Hate, Greed, Lust and Doom

Sean O’Faolain

  • William Faulkner: His Life and Work by David Minter
    Johns Hopkins, 325 pp, £9.50, January 1981, ISBN 0 8018 2347 1

The other day my bookseller airily assured me that nobody reads Faulkner nowadays. If he had said ‘nobody under sixty’ I might not so easily have dismissed his opinion as Celtic hyperbole. Certainly age is cardinal in this matter. When Faulkner got the Nobel Prize for 1949 we all wanted to read this genius who was apparently not widely known even in his own country: four or five years earlier, when Malcolm Cowley was preparing his anthology The Portable Faulkner, it had come as a shock to him to discover that only one of his author’s novels was in print. And that one was the near-porno Sanctuary, about a young woman who was raped with a corncob, a cheap yarn which Faulkner, then in dire penury, had concocted to sell and which, one hopes to his annoyance, sold more than all his previous works. Today his entire canon is available but no volume that I have looked at in our local public library has been issued to more than three subscribers each year. His fine As I lay dying, which after his indubitable masterpiece Light in August I consider his best, has been borrowed only four times since 1977 by the discriminating members of the London Library. Out of his 23 novels and books of stories, Penguin now offers only seven. That Nobel is over thirty Nobels old.

By contrast, his Transatlantic fame as one of the world’s greatest novelists must be as secure as ever, especially within and radiating out from academic circles: that is, if one may judge by the number of recent books, articles, monographs, studies, memoirs and so on listed in the Bibliography and Notes of this impressively thorough record of the life and work of one of the most disconcerting novelists in the history of fiction, whom Sartre once called ‘a lost soul’. America’s answer to Baudelaire? My guess is that unless the teaching of Amer. Lit. in the many universities I have known there since the 1950s has changed completely, thousands upon thousands of students are still being Faulknerised every year by clerks, presbyters, bishops and archbishops of Academe delighted to elucidate the not always pellucid intentions of the Master. I further guess that, in addition to employing their traditional techniques of Teutonic thoroughness and Jewish rationalism, they are also employing more than a little of that latent cultural nationalism first mooted by the regionalists of the Southern Agrarian School of the Twenties. That movement is now probably best remembered by the outstanding writers associated with it, such as Robert Penn Warren (All the King’s Men), John Crowe Ransom, Allen Tate, even Robert Lowell, who literally pitched his tent on Tate’s lawn. All of these must have responded warmly to Robert Frost’s patriotic poem ‘The Gift Outright’:

ours before we were the land’s.
She was our land more than a hundred years
Before we were her people. She was ours
In Massachusetts, in Virginia,
But we were England’s, still colonials,
Possessing what we still were unpossessed by –

still withholding something from their land that made their love weak. It is a sentiment that still inspires sophisticated seekers after the purely indigenous origins of American fiction, as in the work of Richard Poirier (A World Elsewhere) or R.W.B. Lewis (The American Adam). One can see how smoothly Faulkner’s concentration on one obscure corner of Mississippi fits into this regionalist-patriotic pattern.

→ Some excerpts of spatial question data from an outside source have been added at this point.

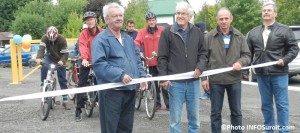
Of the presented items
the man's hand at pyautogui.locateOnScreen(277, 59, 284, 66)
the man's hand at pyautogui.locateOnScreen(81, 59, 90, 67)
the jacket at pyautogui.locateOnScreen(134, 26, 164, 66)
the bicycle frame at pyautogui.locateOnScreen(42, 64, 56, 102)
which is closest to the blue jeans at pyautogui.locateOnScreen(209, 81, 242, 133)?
the man's hand at pyautogui.locateOnScreen(277, 59, 284, 66)

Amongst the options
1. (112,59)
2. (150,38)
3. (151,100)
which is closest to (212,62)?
(112,59)

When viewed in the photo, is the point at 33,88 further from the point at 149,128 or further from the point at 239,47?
the point at 239,47

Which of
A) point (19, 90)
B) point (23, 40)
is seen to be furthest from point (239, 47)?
point (23, 40)

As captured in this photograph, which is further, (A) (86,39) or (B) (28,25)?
(B) (28,25)

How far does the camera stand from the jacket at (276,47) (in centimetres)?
592

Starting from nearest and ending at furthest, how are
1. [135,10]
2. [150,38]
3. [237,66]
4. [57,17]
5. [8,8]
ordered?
[237,66] → [150,38] → [135,10] → [57,17] → [8,8]

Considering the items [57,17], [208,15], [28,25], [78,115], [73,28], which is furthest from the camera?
[208,15]

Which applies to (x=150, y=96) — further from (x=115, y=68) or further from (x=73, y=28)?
(x=73, y=28)

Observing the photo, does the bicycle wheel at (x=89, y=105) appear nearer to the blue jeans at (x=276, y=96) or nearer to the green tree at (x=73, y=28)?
the blue jeans at (x=276, y=96)

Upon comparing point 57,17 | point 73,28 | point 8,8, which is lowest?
point 73,28

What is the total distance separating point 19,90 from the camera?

His latest biographer says on his first page: ‘He is our great provincial.’ The sentence rumbles proudly. ‘Waal? I suppose you fellas up North all still think great writing can only thrive on big cities?’ It would not, of course, be a question meant to be taken seriously. Hardy, Gogol, Twain, Jane Austen, Synge, Hawthorne. But – it may as well be said at once – the adjective ‘great’ and its noun ‘greatness’ do occur too often in this otherwise wholly admirable book. Punches are pulled. Patent failures like the early Soldier’s Pay is ‘youthfully glamorous’; Mosquitoes is quite properly dismissed as ‘trashily smart’, but Sanctuary is benignly described as ‘bleak’; the unlikely, incredible, badly-constructed and indeed rather silly Wild Palms as ‘flawed’; and Professor Minter is more than indulgent in presenting The Sound and the Fury as a ‘masterpiece’ – Bill Faulkner, though he worshipped at least one of its characters, the girl Candace, bluntly called the whole novel ‘a grand failure’.